Éric Suchère
Motifs et Partis pris FRAC Auvergne/Galerie Jean Fournier, 357 p., 24 euros
Recueil de textes monographiques écrits depuis une quinzaine d’années, Motifs et Partis pris réunit des artistes historiques – Shirley Jaffe ou Gilles Aillaud –, d’autres largement reconnus – Philippe Cognée, Valérie Favre ou Gilgian Gelzer – et des choix plus singuliers, indépendants des modes ou du marché. Une rigueur et un engagement pour la peinture s’y manifestent. Une lecture très intéressante de ses enjeux actuels s’y dessine à la faveur de la diversité des oeuvres abordées et de la mise à l’épreuve du regard que requiert l’écriture. Éric Suchère réévalue la part du sensible dans une oeuvre a priori littérale (Michel Parmentier), met en exergue le fonctionnement d’une mémoire des formes et de l’hétérogénéité au sein du tableau (Claude Tétot, Alain Sicard) ou encore la tension entre le motif et l’a priori formel (Damien Cabanes). De même, l’article sur Denis Laget développe une distinction entre figuration et représentation qui, issue de Roland Barthes, est extrêmement utile dans un moment où la relation de la peinture à l’image est très prégnante. On ne peut pourtant réduire l’ouvrage à un recueil sur la peinture. On oublierait une partie non négligeable d’artistes – Florence Chevallier ou Fabrice Lauterjung. Surtout, l’approche d’Éric Suchère ne repose pas sur une telle division. Alors, s’il faut choisir un mot, ce serait peut être celui d’« élégantes » qui caractériserait le mieux ces oeuvres, c’est-à-dire, en référence à Georges Bataille, des oeuvres qui confrontent le regard à leur intrigante présence muette. L’auteur, qui est aussi poète, n’écrit pas seulement « sur » mais « avec » les oeuvres. Chaque texte est la recherche d’une langue qui s’approche au plus près de chaque création. En ce sens, la critique d’Éric Suchère fait oeuvre.

####

▸ CONSIGNE
Dans la critique de Motifs et Partis pris ci-dessus, de quel auteur est issue la distinction entre figuration et représentation développée dans l'article sur Denis Laget ?

####

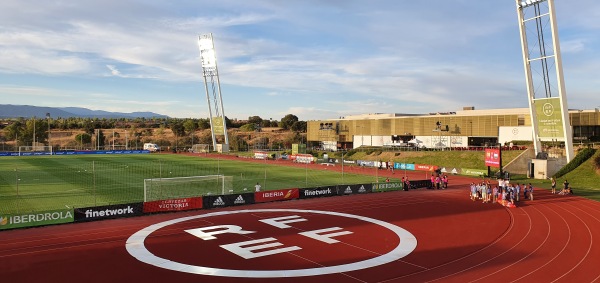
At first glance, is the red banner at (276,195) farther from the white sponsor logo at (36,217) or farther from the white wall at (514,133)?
the white wall at (514,133)

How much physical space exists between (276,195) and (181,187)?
10.9 meters

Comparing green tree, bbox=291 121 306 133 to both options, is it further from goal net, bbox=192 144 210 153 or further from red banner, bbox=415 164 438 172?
red banner, bbox=415 164 438 172

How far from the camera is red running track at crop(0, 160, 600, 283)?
16.5 m

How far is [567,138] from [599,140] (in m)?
28.7

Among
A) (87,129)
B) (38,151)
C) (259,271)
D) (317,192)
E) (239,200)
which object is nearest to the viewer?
(259,271)

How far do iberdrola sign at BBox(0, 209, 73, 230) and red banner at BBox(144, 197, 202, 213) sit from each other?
4.77 meters

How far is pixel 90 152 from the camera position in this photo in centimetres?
9425

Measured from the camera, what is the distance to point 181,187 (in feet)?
131

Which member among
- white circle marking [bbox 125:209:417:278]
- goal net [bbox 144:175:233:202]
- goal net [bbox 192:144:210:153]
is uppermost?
goal net [bbox 192:144:210:153]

####

▸ RÉPONSE À LA CONSIGNE
Elle est issue de Roland Barthes.